Museum of History and Technology
Washington, D.C.
January 14, 1971


IAS-sama stood with her jacket off behind a gray steel government issue desk in the non-public Archives section of the museum’s National Mall building.  Golden eyes and stylishly short, curly ended bob of silver hair contrasted with the distinctly old fashioned gray suit she was wearing.  Her guests, visitors, petitioners, whatever term they preferred sat in straight backed equally government-issue chairs across from the National Museum’s only resident OS-tan.  DOS/360 was too large for hers while her smaller associate seemed to fit right in with her brown and cream jacket/skirt combo.

“You have sought me out, ladies, disrupted my plans for an excellent extended lunch,” IAS began, turning to the sideboard and filling a tumbler from a decanter, “Shall we wait in silence until you find your voices, or can we get on with it?”

The small one, whom IAS didn’t recognize but assumed was another IBM she simply hadn’t met, easily done with so many running around these days, spoke up, “I thought you appreciated a good riddle, Institute-sama?”

IAS rumbled with amusement, a deep internal chuckle, taking her seat with glass in hand, “I do, dear girl, but you have not given me one.”
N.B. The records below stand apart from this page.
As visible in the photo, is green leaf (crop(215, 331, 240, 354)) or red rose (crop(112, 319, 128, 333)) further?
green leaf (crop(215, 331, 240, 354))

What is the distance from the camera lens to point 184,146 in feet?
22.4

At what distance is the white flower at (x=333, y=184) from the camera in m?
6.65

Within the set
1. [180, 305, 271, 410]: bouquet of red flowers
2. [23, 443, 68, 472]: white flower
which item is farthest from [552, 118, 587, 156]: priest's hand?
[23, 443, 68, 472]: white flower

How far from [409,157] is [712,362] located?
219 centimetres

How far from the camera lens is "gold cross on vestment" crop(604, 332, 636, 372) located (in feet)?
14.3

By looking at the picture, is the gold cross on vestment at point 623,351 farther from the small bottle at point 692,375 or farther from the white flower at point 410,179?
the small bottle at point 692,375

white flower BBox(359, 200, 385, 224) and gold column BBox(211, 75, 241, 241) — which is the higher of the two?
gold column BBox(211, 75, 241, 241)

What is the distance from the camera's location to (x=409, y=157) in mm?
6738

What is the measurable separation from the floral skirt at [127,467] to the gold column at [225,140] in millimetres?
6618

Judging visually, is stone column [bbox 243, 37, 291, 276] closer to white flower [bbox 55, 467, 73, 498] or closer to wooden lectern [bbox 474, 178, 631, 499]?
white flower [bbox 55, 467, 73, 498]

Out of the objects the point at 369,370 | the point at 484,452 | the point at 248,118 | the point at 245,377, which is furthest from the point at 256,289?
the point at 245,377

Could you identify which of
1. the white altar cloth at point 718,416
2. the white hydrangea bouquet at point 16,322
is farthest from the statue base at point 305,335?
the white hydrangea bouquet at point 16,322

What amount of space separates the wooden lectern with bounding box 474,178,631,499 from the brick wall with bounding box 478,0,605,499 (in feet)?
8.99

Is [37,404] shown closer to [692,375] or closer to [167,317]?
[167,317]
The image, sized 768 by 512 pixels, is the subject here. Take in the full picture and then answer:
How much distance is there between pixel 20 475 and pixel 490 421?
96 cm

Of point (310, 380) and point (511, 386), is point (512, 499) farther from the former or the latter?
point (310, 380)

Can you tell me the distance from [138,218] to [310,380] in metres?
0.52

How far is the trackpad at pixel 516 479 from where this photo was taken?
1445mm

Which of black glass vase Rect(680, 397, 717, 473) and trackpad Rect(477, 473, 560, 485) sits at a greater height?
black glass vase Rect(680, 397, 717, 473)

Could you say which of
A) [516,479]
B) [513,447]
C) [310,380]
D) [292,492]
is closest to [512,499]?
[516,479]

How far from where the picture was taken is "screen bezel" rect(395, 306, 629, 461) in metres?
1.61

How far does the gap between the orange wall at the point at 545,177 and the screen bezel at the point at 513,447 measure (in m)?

“My sister is impetuous, IAS-sama, and young.  I have no wish to offend you,” DOS began, leaning forward towards her until the other was obscured, “This isn’t an easy topic to discuss with anyone, even an honored elder such as yourself... I must ask you for complete confidence in this matter.”

“Done,” IAS waved her glass.

“It’s GMOS,” DOS said, the confident mainframe-tan’s face was tight over her cheekbones, nervous enough that she couldn’t relax facial muscles.  Not, IAS decided, directed towards her in anyway.

IAS filled her chair fully, and it creaked as she leaned back.  There were pictures, somewhere, of young IAS-sama when she was a girl in the 1940s.  Those twenty-five years hadn’t cut her any break that her dietary habits hadn’t squandered.  She waved again at the IBMs, “Yes?  Your mother, in spirit if not in fact.  What about her?”

DOS and her companion shared a glance, then DOS continued, “Well, yes, that’s actually why we’re here.  None of us System/360 girls ever knew GMOS-heika, you know, she, well, disappeared before our creation.  IBSYS-sama and BESYS-sama, it never occurred to ask them before they were gone too, our older sisters never knew her either.  Now I’m not sure else to turn to.”

“Many words, young lady,” IAS set her glass down on a cloth bound book, “What is it you wish to know?”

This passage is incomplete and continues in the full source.